Why do I proceed to make a fool out of myself with persistence?
My success appears to be locked behind my potential,
perhaps serving a life sentence.
I have the tendency to convince myself
that positive outcomes will arise at any instant.
Maybe the results I was looking for would appear
if I remained consistent?

I guess I will never get the shipment.

I don’t believe in happily ever after.
I acknowledge recognizing its possibility would make the process go faster,
But so far it has been a concept
I have unsuccessfully mastered,
Repetitious disasters.

Stuck between failure and motivation.
Fully competent of what I can offer,
I demand a lesson from life
because I’m too impatient.
I often have difficulty trying to convey this,
Because you can say the message word for word
but it never comes out the way you plan to say it.

Especially to those whom the words are spoken to.
We are often rushed into commitments
by people with agendas,
Which we are forced to get accustomed to.

We say our vows and become enslaved.
Prisoners to those who set their ways,
Obligating us to follow suit,
but we never get it tailored when it’s made.

Where is the freedom in that?
How many times will we accept concepts of destiny
and give in without examining the facts?

Just to have fake smiles across our faces.
We constantly give our all for it to go unnoticed,
so we accept where our insecurities will take us.
Expressing emotions and feelings that originate from forsaken places,
It’s hard to accept that damaging relationships
are a part of life’s homeostasis.

TEOMM: 2nd Edition will be available on Amazon November 20, 2016.

‘The line between rap and poetry has always been unclear, and lyrical masterpieces recently produced by Kendrick Lamar, Kanye West, and Eminem have only blurred it further.
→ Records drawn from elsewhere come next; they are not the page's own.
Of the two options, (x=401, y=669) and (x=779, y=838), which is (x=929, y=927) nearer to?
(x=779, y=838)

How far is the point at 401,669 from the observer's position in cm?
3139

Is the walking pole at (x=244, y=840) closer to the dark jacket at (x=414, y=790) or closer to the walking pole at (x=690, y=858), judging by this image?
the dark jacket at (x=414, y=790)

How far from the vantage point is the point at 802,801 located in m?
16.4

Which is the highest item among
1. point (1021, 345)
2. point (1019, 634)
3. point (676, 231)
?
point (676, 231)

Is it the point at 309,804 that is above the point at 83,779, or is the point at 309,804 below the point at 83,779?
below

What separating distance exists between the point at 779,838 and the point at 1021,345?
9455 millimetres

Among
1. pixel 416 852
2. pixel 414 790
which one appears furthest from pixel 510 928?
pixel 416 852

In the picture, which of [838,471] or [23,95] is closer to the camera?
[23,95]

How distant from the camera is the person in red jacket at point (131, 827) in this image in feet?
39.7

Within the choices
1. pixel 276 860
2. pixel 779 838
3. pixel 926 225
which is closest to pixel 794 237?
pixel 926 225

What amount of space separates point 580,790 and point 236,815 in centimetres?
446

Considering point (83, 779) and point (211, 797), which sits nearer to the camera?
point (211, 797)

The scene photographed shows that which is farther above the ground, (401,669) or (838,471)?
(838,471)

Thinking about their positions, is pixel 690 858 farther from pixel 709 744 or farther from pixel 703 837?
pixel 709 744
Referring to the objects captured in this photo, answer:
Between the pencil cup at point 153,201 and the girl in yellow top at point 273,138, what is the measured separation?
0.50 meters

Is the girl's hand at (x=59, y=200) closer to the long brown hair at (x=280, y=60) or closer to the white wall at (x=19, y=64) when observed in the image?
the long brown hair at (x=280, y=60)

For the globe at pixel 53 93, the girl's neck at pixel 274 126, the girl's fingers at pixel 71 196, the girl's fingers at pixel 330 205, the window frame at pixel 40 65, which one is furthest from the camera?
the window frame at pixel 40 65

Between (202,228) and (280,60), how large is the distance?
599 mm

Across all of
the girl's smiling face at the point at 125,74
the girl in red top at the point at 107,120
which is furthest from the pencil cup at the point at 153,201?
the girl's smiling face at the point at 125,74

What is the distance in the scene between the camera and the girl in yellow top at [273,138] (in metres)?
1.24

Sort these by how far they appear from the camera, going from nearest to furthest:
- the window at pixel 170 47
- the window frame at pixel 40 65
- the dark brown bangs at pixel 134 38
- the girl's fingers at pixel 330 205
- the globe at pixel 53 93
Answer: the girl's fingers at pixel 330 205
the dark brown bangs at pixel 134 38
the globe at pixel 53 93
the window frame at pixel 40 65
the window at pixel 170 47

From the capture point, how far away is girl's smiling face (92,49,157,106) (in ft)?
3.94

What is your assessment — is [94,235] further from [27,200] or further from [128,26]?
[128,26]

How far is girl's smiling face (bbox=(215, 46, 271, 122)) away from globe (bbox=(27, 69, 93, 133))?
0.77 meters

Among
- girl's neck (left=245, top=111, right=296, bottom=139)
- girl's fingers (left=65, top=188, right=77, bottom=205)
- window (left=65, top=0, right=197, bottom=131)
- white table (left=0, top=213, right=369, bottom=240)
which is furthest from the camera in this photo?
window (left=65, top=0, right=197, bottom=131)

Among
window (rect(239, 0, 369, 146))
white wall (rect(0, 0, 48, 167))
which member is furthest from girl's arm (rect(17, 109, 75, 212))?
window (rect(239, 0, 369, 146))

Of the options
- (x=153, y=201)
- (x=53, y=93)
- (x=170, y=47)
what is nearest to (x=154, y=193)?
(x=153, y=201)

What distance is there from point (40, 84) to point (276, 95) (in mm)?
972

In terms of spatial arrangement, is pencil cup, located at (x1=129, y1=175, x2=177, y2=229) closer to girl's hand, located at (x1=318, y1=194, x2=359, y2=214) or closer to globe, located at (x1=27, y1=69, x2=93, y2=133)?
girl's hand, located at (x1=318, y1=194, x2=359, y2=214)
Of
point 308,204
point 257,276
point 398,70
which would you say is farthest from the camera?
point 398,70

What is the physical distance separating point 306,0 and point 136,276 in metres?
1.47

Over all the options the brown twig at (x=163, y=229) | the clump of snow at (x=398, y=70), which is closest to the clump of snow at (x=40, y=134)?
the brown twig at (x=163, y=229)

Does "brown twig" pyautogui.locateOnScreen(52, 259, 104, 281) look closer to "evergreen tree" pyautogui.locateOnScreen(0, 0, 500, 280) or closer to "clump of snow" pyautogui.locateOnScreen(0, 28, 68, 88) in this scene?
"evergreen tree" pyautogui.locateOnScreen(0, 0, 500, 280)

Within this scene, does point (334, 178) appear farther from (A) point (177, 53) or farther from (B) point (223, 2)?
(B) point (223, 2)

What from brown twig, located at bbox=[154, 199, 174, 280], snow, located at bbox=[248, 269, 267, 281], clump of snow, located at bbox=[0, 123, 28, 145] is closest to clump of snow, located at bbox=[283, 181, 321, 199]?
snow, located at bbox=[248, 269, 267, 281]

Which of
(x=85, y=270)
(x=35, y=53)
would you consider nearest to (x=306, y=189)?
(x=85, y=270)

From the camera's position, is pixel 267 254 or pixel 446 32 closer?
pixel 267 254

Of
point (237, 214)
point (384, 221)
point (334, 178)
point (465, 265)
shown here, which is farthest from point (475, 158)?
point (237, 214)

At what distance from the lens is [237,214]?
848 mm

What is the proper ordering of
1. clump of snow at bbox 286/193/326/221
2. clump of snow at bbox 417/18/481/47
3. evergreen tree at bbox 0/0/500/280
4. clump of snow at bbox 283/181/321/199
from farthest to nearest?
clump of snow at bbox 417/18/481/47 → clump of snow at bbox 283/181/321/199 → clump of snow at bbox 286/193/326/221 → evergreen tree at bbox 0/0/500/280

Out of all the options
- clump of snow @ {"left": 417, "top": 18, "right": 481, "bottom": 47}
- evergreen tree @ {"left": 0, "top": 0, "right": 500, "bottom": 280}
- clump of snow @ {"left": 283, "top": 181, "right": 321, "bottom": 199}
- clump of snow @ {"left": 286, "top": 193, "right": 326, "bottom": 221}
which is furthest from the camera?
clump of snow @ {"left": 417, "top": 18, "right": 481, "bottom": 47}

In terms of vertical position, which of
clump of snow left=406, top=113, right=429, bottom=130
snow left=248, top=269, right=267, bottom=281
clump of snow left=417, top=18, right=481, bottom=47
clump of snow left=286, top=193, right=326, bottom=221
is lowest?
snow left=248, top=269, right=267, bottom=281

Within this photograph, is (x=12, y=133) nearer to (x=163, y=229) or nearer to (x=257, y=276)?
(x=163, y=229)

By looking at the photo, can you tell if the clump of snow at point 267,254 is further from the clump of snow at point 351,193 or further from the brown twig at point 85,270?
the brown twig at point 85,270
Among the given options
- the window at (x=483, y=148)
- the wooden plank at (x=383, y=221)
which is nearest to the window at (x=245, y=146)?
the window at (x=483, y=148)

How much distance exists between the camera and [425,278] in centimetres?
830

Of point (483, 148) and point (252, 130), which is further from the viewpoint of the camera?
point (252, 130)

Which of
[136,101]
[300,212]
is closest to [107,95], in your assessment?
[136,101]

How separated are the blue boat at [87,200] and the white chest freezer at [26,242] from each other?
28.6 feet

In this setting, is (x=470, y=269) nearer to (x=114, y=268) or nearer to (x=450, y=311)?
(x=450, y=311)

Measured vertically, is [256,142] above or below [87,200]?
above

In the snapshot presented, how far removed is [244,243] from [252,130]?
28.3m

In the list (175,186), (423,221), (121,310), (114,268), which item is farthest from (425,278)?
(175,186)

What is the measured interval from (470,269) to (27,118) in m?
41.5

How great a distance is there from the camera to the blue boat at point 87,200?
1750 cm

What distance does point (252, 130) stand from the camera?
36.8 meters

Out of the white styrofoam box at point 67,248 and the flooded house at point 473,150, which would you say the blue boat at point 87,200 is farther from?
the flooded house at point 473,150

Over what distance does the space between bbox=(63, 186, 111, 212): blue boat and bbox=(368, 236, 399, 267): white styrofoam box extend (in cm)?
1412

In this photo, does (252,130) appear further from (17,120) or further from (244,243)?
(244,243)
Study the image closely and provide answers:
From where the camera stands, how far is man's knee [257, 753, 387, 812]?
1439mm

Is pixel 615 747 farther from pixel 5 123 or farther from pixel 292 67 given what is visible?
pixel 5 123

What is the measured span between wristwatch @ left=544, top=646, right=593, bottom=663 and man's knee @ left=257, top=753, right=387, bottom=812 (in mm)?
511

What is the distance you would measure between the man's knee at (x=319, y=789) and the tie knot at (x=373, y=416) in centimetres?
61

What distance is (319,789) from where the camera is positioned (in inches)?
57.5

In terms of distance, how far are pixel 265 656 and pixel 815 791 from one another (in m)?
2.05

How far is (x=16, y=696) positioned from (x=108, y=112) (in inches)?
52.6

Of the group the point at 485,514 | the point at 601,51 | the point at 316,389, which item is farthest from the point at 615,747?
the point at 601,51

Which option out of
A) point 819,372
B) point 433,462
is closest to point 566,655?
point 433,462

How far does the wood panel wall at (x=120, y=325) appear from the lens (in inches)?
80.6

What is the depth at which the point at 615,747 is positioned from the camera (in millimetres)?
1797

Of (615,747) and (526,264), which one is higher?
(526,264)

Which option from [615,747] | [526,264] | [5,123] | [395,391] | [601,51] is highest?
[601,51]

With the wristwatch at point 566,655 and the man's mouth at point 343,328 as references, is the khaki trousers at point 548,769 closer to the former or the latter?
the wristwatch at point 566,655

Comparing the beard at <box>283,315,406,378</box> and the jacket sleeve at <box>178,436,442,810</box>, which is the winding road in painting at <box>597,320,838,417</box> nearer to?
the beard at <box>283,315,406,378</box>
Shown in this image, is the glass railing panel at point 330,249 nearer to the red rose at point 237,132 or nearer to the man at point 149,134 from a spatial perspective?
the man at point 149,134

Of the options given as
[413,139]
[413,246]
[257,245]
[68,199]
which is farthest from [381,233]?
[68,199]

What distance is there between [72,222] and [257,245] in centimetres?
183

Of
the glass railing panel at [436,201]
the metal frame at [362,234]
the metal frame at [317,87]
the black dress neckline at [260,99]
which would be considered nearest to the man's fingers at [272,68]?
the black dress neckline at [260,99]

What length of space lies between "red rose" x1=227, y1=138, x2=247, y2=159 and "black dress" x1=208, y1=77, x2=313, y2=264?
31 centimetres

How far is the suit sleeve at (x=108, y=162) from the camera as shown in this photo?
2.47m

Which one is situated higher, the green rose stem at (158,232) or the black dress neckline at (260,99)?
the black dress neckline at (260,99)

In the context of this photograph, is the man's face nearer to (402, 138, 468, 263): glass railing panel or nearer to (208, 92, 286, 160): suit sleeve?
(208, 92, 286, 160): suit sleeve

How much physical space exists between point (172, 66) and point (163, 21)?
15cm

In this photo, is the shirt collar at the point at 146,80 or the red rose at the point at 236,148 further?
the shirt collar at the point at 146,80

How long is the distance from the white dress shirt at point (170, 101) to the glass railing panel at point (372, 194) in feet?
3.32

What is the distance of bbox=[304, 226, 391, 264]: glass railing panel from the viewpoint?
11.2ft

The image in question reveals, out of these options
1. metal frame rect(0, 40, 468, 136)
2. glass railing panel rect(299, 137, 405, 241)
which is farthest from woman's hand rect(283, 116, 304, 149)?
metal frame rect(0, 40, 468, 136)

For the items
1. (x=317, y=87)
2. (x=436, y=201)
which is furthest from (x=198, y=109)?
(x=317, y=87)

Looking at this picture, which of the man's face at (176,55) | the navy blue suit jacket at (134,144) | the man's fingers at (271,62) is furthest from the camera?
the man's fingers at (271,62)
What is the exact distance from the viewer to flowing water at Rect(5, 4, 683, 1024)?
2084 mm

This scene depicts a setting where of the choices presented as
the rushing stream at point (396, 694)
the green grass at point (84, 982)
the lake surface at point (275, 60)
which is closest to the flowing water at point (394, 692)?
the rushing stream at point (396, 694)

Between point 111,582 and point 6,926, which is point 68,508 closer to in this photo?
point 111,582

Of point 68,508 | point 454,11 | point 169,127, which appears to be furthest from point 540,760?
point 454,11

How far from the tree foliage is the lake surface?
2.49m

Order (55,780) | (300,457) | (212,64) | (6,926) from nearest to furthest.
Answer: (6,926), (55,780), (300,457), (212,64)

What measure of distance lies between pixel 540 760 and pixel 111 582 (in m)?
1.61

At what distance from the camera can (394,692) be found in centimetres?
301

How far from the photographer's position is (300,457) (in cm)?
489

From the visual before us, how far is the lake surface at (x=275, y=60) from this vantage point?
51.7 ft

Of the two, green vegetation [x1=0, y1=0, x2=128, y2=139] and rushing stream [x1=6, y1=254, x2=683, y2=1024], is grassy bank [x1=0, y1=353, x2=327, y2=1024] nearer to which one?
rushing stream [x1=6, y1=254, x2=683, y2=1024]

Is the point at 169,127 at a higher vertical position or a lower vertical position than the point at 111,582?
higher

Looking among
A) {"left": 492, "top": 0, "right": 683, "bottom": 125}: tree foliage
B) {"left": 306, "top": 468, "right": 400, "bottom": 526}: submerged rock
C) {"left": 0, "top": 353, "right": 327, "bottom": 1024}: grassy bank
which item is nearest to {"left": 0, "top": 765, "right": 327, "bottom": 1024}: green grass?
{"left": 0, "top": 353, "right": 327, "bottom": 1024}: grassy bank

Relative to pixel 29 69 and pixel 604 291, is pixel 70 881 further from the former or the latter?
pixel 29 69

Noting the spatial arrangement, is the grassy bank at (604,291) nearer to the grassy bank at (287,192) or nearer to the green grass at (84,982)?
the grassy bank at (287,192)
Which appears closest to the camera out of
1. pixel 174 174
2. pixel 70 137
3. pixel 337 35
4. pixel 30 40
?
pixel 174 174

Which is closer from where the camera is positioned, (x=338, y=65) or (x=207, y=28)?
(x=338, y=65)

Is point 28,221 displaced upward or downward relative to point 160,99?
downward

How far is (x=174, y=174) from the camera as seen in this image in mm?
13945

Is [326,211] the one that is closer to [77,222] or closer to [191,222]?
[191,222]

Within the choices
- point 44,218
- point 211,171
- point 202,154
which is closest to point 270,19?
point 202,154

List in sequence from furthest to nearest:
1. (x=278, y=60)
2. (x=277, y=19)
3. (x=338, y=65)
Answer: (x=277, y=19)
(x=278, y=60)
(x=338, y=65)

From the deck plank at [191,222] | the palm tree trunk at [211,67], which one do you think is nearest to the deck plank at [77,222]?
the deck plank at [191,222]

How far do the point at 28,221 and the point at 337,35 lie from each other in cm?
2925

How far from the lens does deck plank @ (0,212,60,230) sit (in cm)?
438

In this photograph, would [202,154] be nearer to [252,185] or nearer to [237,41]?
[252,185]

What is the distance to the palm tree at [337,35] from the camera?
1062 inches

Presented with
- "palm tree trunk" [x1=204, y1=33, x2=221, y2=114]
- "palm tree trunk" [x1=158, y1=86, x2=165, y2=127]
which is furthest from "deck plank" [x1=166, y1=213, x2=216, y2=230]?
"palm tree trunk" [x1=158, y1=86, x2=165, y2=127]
In this volume of poetry, Amos plays quite productively in the space between these two art forms. In “Genocide,” he writes, “My style of teaching is similar to Tupac and other great lyricists.” But perhaps a more obvious influence is a fellow Detroiter: “My favorite rapper was Eminem,” the author adds. Eminem is relentless with his rhymes; in older songs like “Stan” and newer pieces like “Survival,” the rapper doesn’t let artificial schemes determine the number of his rhymes. He will stop when he’s good and ready. Amos is similarly (and admirably) persistent…’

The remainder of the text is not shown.